Parts of the exercise:
a) According to the forum thread on lathe chuck backplates, roughly how much do the real DIN 55027 backplates cost?
b) Carry on the forum thread about lathe chuck backplates from its last line, not the data that follows it.
Begin Excerpted passage
The backplate on thoseis removable, it doesn't matter what model it is. Just get a backplate to fit your machine and cut to fit.
Awesome chucks!


----------



## Ed ke6bnl (Feb 17, 2021)

I had a Jacob flex with D1-4 non removable back plate (darn) I got a backplate for L00 and unscrewed the D1-4 mount studs and with adaptor used those mounting holes for the Loo back plate to the jacobs chuck. I do like that chuck and use it all the time.


----------



## matthewsx (Feb 17, 2021)

Shootymacshootface said:


> The backplate on thoseis removable, it doesn't matter what model it is. Just get a backplate to fit your machine and cut to fit.
> Awesome chucks!


I have some backplates that I'm making work for this machine (the real ones DIN 55027 are ~$600 and have to be special ordered from Europe). The challenge will be cutting the taper with the existing holes in the A5 backplates I have. Instinct tells me I should fill those holes in before cutting but how is the question.

John


----------



## Shootymacshootface (Feb 17, 2021)

Ouch, those are expensive backplates!


----------



## ErichKeane (Feb 17, 2021)

Yeah, what is up with that design that makes them so expensive?  I understand something like an L1 being expensive, but that looks like a pretty simple plate with a taper on it.


----------



## mmcmdl (Feb 17, 2021)

Never really looked to see if the back plates were removable before this . If they are , I could've saved myself $300 bucks on an L00 .


----------



## Shootymacshootface (Feb 17, 2021)

Yes, I seem to remember taking a giant retaining ring off of the front of mine to remove the hammer ring. The bolt heads are under there.


----------



## mmcmdl (Feb 17, 2021)
End Excerpted passage
Begin Stored data
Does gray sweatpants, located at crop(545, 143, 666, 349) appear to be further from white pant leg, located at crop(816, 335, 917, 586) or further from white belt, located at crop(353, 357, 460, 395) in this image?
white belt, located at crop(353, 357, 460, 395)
End Stored data
Answers in order:
a) About $600, and they have to be special ordered from Europe.

b)
Too late now , I already bought an L00 chuck , but I'll take a look right now for future reference . Maybe someone on here needs one . 


Shootymacshootface said:


> Yes, I seem to remember taking a giant retaining ring off of the front of mine to remove the hammer ring. The bolt heads are under there.


----------



## Illinoyance (Feb 17, 2021)

Remember, if your work does not extend through the collet you need to support the back end of the collet.  Jacobs supplied a rubber plug for that purpose.  ER collets need support on the back end if the work does not go all the way through.


----------



## Illinoyance (Feb 17, 2021)

Be careful with that hammer ring.  You can squash thin walled parts.


----------



## mmcmdl (Feb 17, 2021)

Yes sir , retaining ring is located behind the nosepiece , maybe I'll split the L0 tomorrow during the snow storm .


----------



## matthewsx (Feb 18, 2021)

So, consensus is hold onto it and make it work with whatever lathe you have?


----------



## Shootymacshootface (Feb 18, 2021)

matthewsx said:


> So, consensus is hold onto it and make it work with whatever lathe you have?


I believe tbat is what Jacobs did, and then assign different model #'s to the same chucks with different backplates.


----------



## matthewsx (Feb 18, 2021)

Shootymacshootface said:


> I believe tbat is what Jacobs did, and then assign different model #'s to the same chucks with different backplates.


I think the A6 refers to the taper on the chuck body, if it were an A5 it might bolt right up to my spindle. As it stands I have these A1-5 A5 Rapidhold backplates that have the right taper and hole spacing for my DIN 55027 spindle.




Stock 3 jaw on the right, backing plate on the left.




Holes that I think I need to plug to avoid an interrupted cut.




I do have some time to figure it out since another member here @Cooter Brown  has the gap piece for my lathe (which he's kindly repairing for me) and I think I'll need it to get close enough to make a good cut on the backplate.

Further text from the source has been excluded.